Il Premio San Casciano va a Gianni Vattimo
Aperte le Terme di San Casciano dei Bagni

Il Premio San Casciano per il giornalismo culturale è stato assegnato a Gianni Vattimo

Il Premio San Casciano per il giornalismo culturale è stato assegnato al filosofo Gianni Vattimo per gli articoli che, ormai da anni, pubblica sul quotidiano "La Stampa". In particolare la giuria, composta fra gli altri da Nello Ajello, Lucio Villari, Caludio Magris, Enzo Golino e Miriam Mafai, ha tenuto conto di una serie di articoli, sul fenomeno degli squatters a Torino, scritti dal professor Vattimo dopo la vicenda degli arresti e dei successivi suicidi degli ecoterroristi "Sole" e "Baleno". La premiazione è avvenuta in Piazza a San Casciano sabato pomeriggio, dopo un dibattito sul tema "Oltre il quotidiano". Il premio sancascianese vuole dare un contributo, nel suo piccolo, alla riscoperta della terza pagina, come ha dichiarato il sindaco Fabiola Ambrogi e, infatti, la pagina cultura si può leggere e meditare anche dopo aver letto il giornale al mattino; come dire che, se il quotidiano si legge al mattino, non è detto che le idee durino solo un giorno. Lo stesso Vattimo, saggista famoso ("La società trasparente"), ricevendo il premio, ha dichiarato che tiene molto alla sua collaborazione con La stampa, iniziata anni fa con le prime recensioni, e oggi riferita anche ad argomenti di attualità.
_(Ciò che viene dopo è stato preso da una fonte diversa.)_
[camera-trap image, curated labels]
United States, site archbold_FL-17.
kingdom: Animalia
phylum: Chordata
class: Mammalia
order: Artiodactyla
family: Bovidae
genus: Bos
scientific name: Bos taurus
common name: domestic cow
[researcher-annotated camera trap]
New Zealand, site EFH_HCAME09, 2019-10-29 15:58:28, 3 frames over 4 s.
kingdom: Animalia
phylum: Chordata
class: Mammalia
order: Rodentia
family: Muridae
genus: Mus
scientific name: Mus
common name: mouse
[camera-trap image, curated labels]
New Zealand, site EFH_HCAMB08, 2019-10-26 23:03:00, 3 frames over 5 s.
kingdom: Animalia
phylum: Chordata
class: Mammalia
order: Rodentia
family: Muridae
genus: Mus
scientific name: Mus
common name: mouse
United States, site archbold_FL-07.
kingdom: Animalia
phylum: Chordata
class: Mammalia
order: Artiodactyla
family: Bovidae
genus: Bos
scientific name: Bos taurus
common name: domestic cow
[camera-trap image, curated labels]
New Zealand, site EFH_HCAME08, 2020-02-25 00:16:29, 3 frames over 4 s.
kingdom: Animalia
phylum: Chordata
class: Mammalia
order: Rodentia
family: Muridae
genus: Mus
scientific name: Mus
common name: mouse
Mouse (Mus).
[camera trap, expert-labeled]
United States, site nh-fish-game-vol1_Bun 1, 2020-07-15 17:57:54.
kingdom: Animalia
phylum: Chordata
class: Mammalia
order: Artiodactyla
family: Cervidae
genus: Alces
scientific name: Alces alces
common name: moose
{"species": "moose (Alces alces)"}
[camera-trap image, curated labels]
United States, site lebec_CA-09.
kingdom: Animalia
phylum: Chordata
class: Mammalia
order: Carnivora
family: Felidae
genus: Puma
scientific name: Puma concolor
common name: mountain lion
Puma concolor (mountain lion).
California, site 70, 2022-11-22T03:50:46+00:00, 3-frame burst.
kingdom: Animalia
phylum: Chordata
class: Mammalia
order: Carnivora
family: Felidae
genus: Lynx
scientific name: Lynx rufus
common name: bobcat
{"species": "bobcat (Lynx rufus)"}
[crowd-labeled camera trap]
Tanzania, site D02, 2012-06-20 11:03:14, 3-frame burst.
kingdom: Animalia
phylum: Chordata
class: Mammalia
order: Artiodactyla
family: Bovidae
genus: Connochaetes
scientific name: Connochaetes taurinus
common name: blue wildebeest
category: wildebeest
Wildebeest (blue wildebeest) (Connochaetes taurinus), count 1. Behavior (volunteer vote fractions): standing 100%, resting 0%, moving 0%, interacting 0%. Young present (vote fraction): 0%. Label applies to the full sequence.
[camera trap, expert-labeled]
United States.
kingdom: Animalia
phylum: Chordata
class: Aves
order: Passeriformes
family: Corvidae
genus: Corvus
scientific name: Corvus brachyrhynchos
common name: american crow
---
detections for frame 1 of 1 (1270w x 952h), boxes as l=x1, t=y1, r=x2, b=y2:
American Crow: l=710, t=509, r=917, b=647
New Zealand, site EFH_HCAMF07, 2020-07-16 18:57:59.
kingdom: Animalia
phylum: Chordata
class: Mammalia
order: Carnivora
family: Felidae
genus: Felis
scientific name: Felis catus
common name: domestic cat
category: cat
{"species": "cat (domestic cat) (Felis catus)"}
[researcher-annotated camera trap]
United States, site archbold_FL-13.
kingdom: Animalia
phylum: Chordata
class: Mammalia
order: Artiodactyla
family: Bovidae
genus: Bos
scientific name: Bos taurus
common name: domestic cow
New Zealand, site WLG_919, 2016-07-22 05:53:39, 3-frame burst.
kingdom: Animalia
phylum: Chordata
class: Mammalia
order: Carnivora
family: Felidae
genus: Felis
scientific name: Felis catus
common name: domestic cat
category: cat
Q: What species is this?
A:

Vattimo ha affermato che La Stampa vende circa quattrocento mila copie al giorno e, anche se solo un quarto legge la terza pagina, si tratta di un pubblico enorme per un filosofo che non penserebbe mai di poter raggiungere analogo risultato con le copie di un proprio testo. "Questa - ha detto Lucio Villari - è la quotidianità della filosofia, la capacità di parlare di tutto". Al dibattito ha assistito un pubblico numero e di intellettuali che hanno scelto, in questi anni, il comune di San Casciano come ‘buen retiro’. Ormai i vip della cultura e dello spettacolo qui sono di casa, basta pensare al recente matrimonio di Alessandro Gassman ed alla coppia Castellitto-Mazzantini che trascorre le sue vacanze con i figlioletti nella casa sancascianese. Dopo la cerimonia, si è svolta un’apprezzata cena in piazza, offerta dal ristorante "Le sette Querce", proprio mentre la sala espositiva dell’associazione culturale "Camera oscura" inaugurava, lì accanto, una visionaria mostra di Probst e Farrel, fogli di giornali di tutto il mondo per creare una parete in cui squarci, fatti ad arte, lasciano vedere un televisore acceso, con una musica ipnotica in sottofondo. Elegante e curioso, da vedere certamente.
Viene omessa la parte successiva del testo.